**Data records**

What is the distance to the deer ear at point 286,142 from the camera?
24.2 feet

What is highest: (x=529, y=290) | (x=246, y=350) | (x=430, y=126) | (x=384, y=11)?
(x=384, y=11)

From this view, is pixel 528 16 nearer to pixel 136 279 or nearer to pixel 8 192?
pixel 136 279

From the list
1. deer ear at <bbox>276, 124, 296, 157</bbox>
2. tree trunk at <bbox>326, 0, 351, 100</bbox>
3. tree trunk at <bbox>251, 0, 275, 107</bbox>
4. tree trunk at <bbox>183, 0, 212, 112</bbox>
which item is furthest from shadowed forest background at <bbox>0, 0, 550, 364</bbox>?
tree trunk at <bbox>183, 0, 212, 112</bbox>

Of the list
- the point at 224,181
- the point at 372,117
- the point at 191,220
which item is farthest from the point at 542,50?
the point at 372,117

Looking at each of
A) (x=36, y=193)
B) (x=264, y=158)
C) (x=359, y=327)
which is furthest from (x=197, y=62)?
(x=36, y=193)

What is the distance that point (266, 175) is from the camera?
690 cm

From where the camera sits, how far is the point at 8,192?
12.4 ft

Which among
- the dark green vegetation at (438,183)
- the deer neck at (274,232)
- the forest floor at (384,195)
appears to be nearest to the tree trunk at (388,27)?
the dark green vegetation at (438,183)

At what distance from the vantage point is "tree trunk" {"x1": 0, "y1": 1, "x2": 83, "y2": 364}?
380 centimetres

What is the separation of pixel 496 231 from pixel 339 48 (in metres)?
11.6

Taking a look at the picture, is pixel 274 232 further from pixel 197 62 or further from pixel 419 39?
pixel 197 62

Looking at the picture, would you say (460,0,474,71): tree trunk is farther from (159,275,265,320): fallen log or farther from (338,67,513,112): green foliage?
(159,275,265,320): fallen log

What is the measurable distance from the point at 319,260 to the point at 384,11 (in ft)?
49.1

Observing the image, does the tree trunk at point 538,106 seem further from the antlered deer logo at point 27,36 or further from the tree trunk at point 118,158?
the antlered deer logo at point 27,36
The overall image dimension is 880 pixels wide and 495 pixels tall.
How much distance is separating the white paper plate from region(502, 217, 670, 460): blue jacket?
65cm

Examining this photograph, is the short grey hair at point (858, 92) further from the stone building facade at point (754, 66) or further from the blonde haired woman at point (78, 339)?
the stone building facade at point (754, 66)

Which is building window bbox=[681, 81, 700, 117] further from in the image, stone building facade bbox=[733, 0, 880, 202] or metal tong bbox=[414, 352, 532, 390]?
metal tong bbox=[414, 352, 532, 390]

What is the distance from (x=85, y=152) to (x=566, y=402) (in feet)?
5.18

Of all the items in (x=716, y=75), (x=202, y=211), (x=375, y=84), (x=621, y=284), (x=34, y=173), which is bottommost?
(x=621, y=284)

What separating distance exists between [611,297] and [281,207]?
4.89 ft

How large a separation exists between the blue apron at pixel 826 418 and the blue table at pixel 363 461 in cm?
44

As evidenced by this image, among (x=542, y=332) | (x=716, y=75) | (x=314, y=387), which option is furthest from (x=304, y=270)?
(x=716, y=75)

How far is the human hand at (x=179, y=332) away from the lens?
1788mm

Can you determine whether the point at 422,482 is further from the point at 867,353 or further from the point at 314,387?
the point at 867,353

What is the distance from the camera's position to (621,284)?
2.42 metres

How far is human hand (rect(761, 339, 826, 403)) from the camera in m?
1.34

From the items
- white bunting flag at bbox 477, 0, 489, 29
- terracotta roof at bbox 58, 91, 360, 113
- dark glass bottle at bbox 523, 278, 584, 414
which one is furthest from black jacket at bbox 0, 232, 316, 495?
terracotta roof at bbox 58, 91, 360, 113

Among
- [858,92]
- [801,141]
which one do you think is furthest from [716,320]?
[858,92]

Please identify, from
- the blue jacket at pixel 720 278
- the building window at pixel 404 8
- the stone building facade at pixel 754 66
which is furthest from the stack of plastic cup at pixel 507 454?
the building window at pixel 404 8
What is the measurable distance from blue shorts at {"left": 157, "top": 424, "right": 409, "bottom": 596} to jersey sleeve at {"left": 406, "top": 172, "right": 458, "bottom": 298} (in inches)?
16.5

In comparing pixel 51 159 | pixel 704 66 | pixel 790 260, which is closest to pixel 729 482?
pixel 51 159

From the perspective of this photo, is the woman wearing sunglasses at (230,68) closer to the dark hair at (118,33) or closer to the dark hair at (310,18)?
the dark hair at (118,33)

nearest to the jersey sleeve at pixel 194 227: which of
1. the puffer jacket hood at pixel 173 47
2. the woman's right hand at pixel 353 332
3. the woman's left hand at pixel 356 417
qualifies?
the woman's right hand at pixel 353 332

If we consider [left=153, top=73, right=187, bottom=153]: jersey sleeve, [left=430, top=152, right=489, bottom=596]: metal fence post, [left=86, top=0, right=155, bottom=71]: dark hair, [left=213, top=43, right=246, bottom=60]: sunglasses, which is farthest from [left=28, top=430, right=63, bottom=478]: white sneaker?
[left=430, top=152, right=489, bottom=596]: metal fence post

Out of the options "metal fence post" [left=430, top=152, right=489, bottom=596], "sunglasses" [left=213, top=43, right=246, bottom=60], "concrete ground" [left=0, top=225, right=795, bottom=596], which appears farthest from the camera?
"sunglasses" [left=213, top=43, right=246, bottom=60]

**Brief**
Write out all of the data above again, word for word and line by line, changing nothing.

**Expected answer**
What is the distance to the deer ear at point 286,142 from the camera?
24.2 feet

What is highest: (x=529, y=290) | (x=246, y=350) | (x=430, y=126) | (x=384, y=11)?
(x=384, y=11)

From this view, is pixel 528 16 nearer to pixel 136 279 or nearer to pixel 8 192?
pixel 136 279

From the list
1. deer ear at <bbox>276, 124, 296, 157</bbox>
2. tree trunk at <bbox>326, 0, 351, 100</bbox>
3. tree trunk at <bbox>251, 0, 275, 107</bbox>
4. tree trunk at <bbox>183, 0, 212, 112</bbox>
which item is furthest from shadowed forest background at <bbox>0, 0, 550, 364</bbox>?
tree trunk at <bbox>183, 0, 212, 112</bbox>

Of the list
- the point at 224,181
- the point at 372,117
- the point at 191,220
which item is farthest from the point at 542,50?
the point at 372,117

Looking at each of
A) (x=36, y=193)
B) (x=264, y=158)
C) (x=359, y=327)
which is furthest from (x=197, y=62)?
(x=36, y=193)

What is the distance that point (266, 175) is from the camera?
690 cm

From where the camera sits, how far is the point at 8,192?
12.4 ft

Which among
- the dark green vegetation at (438,183)
- the deer neck at (274,232)
- the forest floor at (384,195)
appears to be nearest to the tree trunk at (388,27)?
the dark green vegetation at (438,183)

At what distance from the vantage point is "tree trunk" {"x1": 0, "y1": 1, "x2": 83, "y2": 364}?
380 centimetres

What is the separation of pixel 496 231 from pixel 339 48 (in metres)?
11.6

Taking a look at the picture, is pixel 274 232 further from pixel 197 62 or further from pixel 419 39?
pixel 197 62

Looking at the picture, would you say (460,0,474,71): tree trunk is farther from (159,275,265,320): fallen log or farther from (338,67,513,112): green foliage?
(159,275,265,320): fallen log

What is the measurable distance from the point at 319,260 to the point at 384,11 (in ft)?
49.1

Observing the image, does the tree trunk at point 538,106 seem further from the antlered deer logo at point 27,36 or further from the tree trunk at point 118,158?
the antlered deer logo at point 27,36
The overall image dimension is 880 pixels wide and 495 pixels tall.
How much distance is separating the white paper plate from region(502, 217, 670, 460): blue jacket?
65cm

Examining this photograph, is the short grey hair at point (858, 92) further from the stone building facade at point (754, 66) or further from the blonde haired woman at point (78, 339)?
the stone building facade at point (754, 66)

Which is building window bbox=[681, 81, 700, 117] further from in the image, stone building facade bbox=[733, 0, 880, 202] or metal tong bbox=[414, 352, 532, 390]?
metal tong bbox=[414, 352, 532, 390]

What is the distance from (x=85, y=152) to (x=566, y=402) (in feet)?
5.18

Of all the items in (x=716, y=75), (x=202, y=211), (x=375, y=84), (x=621, y=284), (x=34, y=173), which is bottommost?
(x=621, y=284)

What separating distance exists between [611,297] and [281,207]?
4.89 ft

How large a separation exists between the blue apron at pixel 826 418 and the blue table at pixel 363 461 in cm?
44

As evidenced by this image, among (x=542, y=332) | (x=716, y=75) | (x=314, y=387), which option is furthest from (x=304, y=270)?
(x=716, y=75)

How far is the human hand at (x=179, y=332) away from the lens?
1788mm

Can you determine whether the point at 422,482 is further from the point at 867,353 or further from the point at 314,387?
the point at 867,353

What is the distance from the camera's position to (621,284)?
2.42 metres

How far is human hand (rect(761, 339, 826, 403)) from the camera in m?
1.34

From the items
- white bunting flag at bbox 477, 0, 489, 29
- terracotta roof at bbox 58, 91, 360, 113
- dark glass bottle at bbox 523, 278, 584, 414
which one is furthest from black jacket at bbox 0, 232, 316, 495?
terracotta roof at bbox 58, 91, 360, 113

Among
- [858,92]
- [801,141]
which one do you think is furthest from [716,320]?
[858,92]

Please identify, from
- the blue jacket at pixel 720 278
- the building window at pixel 404 8
- the stone building facade at pixel 754 66
which is furthest from the stack of plastic cup at pixel 507 454?
the building window at pixel 404 8
What is the measurable distance from blue shorts at {"left": 157, "top": 424, "right": 409, "bottom": 596} to jersey sleeve at {"left": 406, "top": 172, "right": 458, "bottom": 298} (in inches)?
16.5

In comparing pixel 51 159 | pixel 704 66 | pixel 790 260, which is closest to pixel 729 482?
pixel 51 159

From the perspective of this photo, is the woman wearing sunglasses at (230,68) closer to the dark hair at (118,33) or closer to the dark hair at (310,18)?
the dark hair at (118,33)

nearest to the jersey sleeve at pixel 194 227: which of
1. the puffer jacket hood at pixel 173 47
2. the woman's right hand at pixel 353 332
3. the woman's left hand at pixel 356 417
qualifies?
the woman's right hand at pixel 353 332

If we consider [left=153, top=73, right=187, bottom=153]: jersey sleeve, [left=430, top=152, right=489, bottom=596]: metal fence post, [left=86, top=0, right=155, bottom=71]: dark hair, [left=213, top=43, right=246, bottom=60]: sunglasses, which is farthest from [left=28, top=430, right=63, bottom=478]: white sneaker?
[left=430, top=152, right=489, bottom=596]: metal fence post

Out of the options "metal fence post" [left=430, top=152, right=489, bottom=596], "sunglasses" [left=213, top=43, right=246, bottom=60], "concrete ground" [left=0, top=225, right=795, bottom=596], which appears farthest from the camera?
"sunglasses" [left=213, top=43, right=246, bottom=60]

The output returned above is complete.